Multiple imputation using mixture models
Daniel Van der Palm
MTO, Tilburg School of Social and Behavioral Sciences
Project financed by: NWO (Netherlands Organisation for Scientific Research)
Project running from: 1 September 2009 – 1 September 2013
Promotores: Prof. Dr. J.K. Vermunt, Prof. Dr. K. Sijtsma
The main focus of this project is on the use of mixture models for multiple imputation (MI) of missing data, or more specifically, item nonresponse. Vermunt, Van Ginkel, van der Ark, and Sijtsma (2008) explored the use of a simple latent class model (Goodman, 1974), which is a mixture model for categorical response variables, as a tool for MI.
Despite of being a very promising approach, various issues remain unresolved when applying mixture models for MI. The purpose of this project is to address four unresolved problems mentioned by Vermunt et al. (2008) in the discussion section of their article:
- Whereas Vermunt et al. (2008) concentrated on imputation of data sets containing only categorical variables, most data sets contain combinations of categorical and continuous variables. The current project will investigate how imputation by means of mixture models can best be generalized to such mixed data sets.

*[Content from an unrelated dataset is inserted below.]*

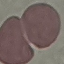 Result: no malaria parasites seen. Cell patch, automatically extracted from a larger field of view and resized to 64 × 64 pixels. Acquired by smartphone through the microscope eyepiece. Thin smear of blood. Giemsa-stained preparation.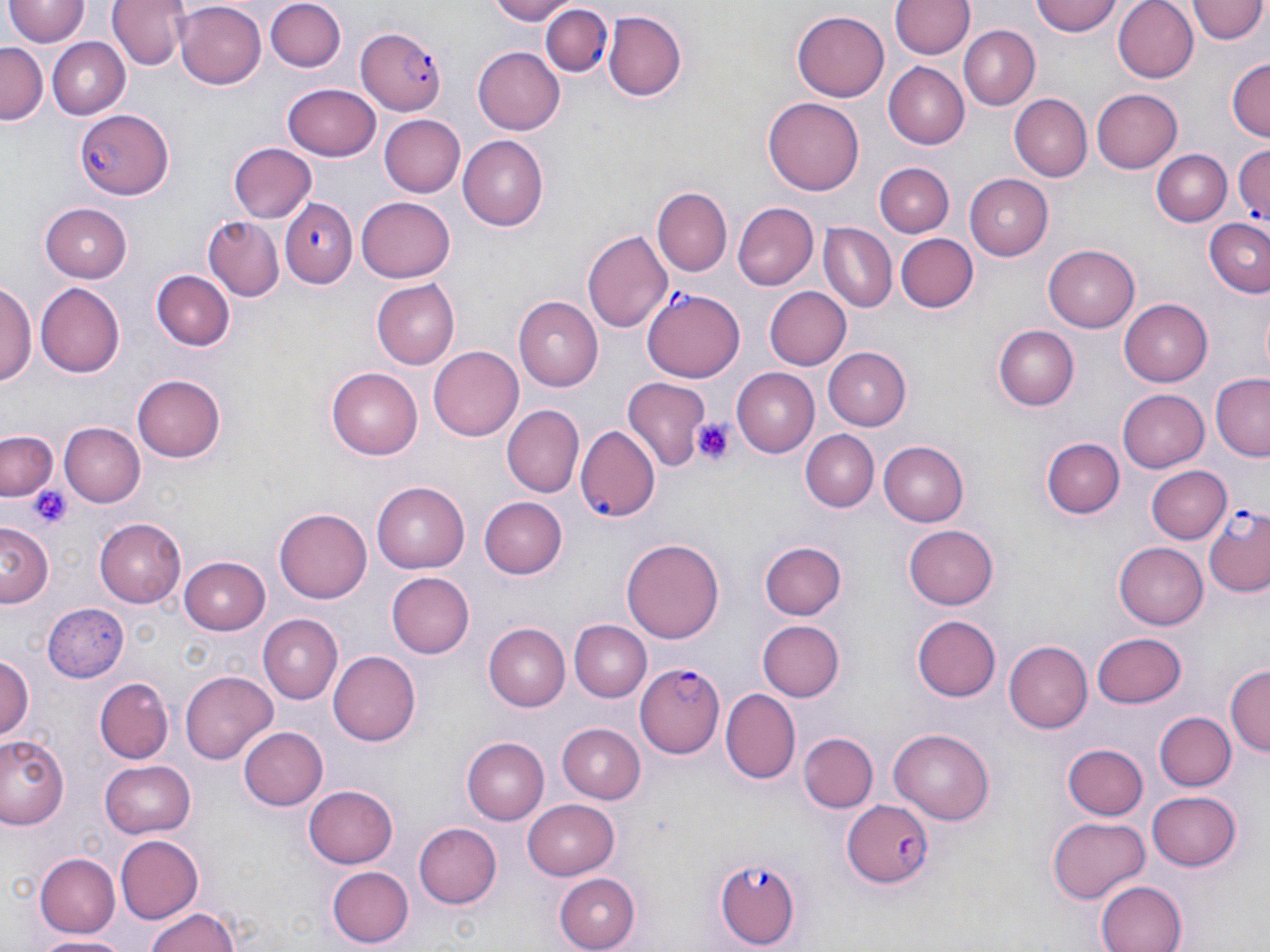

Summary:
  - Coordinate format: approximate bounding boxes as (x1, y1, x2, y2) in pixels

- It is not clear at all whether the decision which statistical model explains the data best (also known as model selection) in the context of mixture modeling for generating multiple imputations can be taken in the same way as when applying mixture models to build a substantively meaningful model. More specifically, standard model selection statistics such as information criteria (AIC, BIC) and overall goodness-of-fit tests seem to be less appropriate for deciding whether a model is a good imputation model.
- An extended comparison between MI with mixture models and other MI approaches is lacking. In order to assess the usefulness of our approach, it is important to investigate in which situations it performs better than possible alternatives, such as MICE and hot deck imputation.
- As most of the work on MI, the article by Vermunt et al. (2008) dealt with imputation of data sets containing independent observations. However, many studies in the social and behavioural sciences use designs yielding dependent observations, examples of which are studies using multilevel designs and longitudinal designs. A fourth aim of this project is to develop mixture MI models for dealing with such complex designs.
Besides addressing these four topics, the project should yield software implementations so that the MI methodology becomes available for applied researchers. We aim for making SPSS macro’s available as freeware on the Internet.
Date of defence: 6 December 2013